**How to complete this task:**
Write out each line of the material below word for word, leaving the pictures out.

**Working data:**
++++

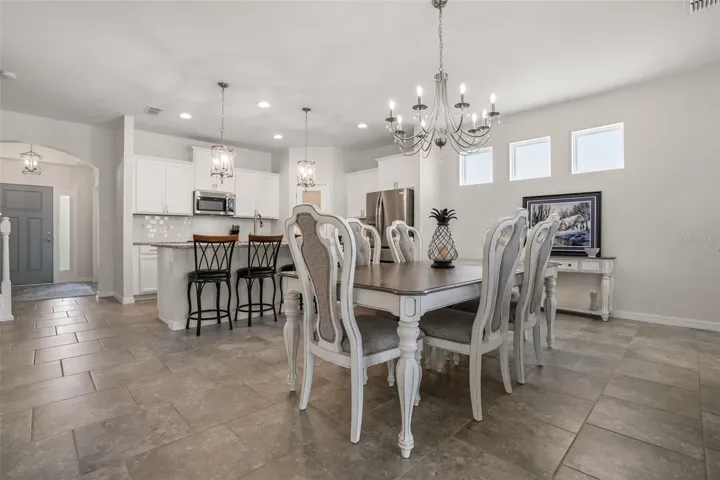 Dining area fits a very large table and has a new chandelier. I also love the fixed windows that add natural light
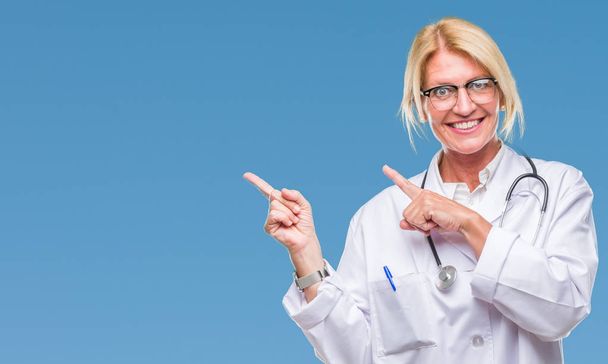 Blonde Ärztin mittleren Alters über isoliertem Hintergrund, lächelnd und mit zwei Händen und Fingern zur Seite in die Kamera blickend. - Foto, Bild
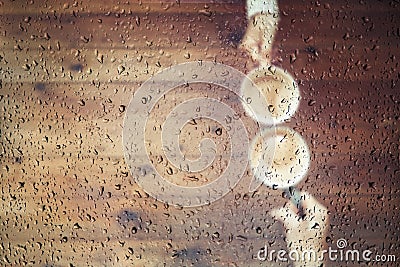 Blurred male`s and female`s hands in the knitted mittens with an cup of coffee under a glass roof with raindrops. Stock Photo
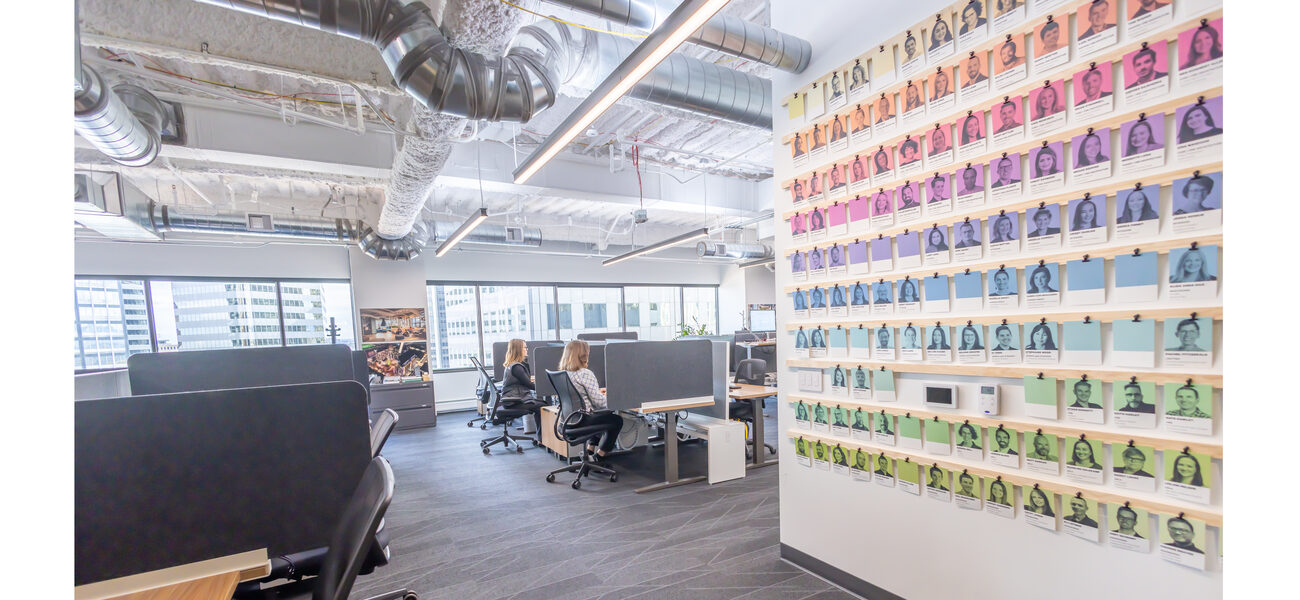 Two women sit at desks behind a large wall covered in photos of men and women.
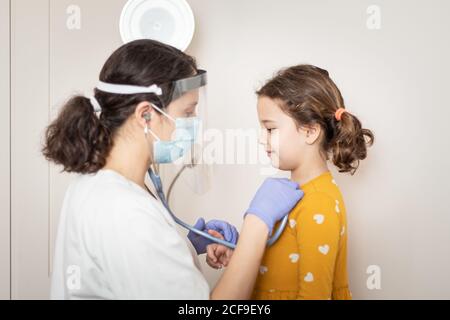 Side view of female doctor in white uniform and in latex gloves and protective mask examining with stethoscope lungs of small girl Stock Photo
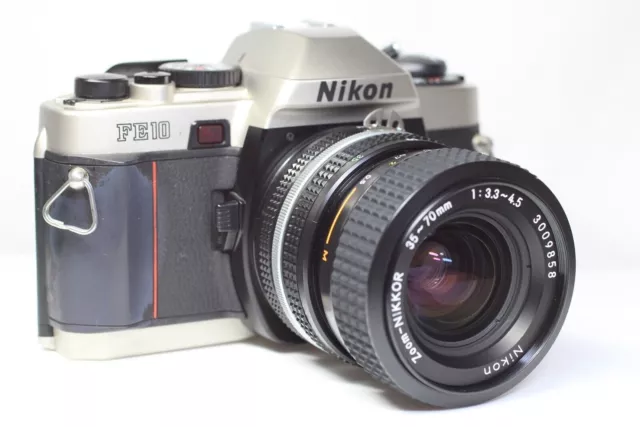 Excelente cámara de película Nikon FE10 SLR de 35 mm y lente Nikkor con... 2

++++

**Solved problem:**
 Dining area fits a very large table and has a new chandelier. I also love the fixed windows that add natural light
 Blonde Ärztin mittleren Alters über isoliertem Hintergrund, lächelnd und mit zwei Händen und Fingern zur Seite in die Kamera blickend. - Foto, Bild
 Blurred male`s and female`s hands in the knitted mittens with an cup of coffee under a glass roof with raindrops. Stock Photo
 Two women sit at desks behind a large wall covered in photos of men and women.
 Side view of female doctor in white uniform and in latex gloves and protective mask examining with stethoscope lungs of small girl Stock Photo
 Excelente cámara de película Nikon FE10 SLR de 35 mm y lente Nikkor con... 2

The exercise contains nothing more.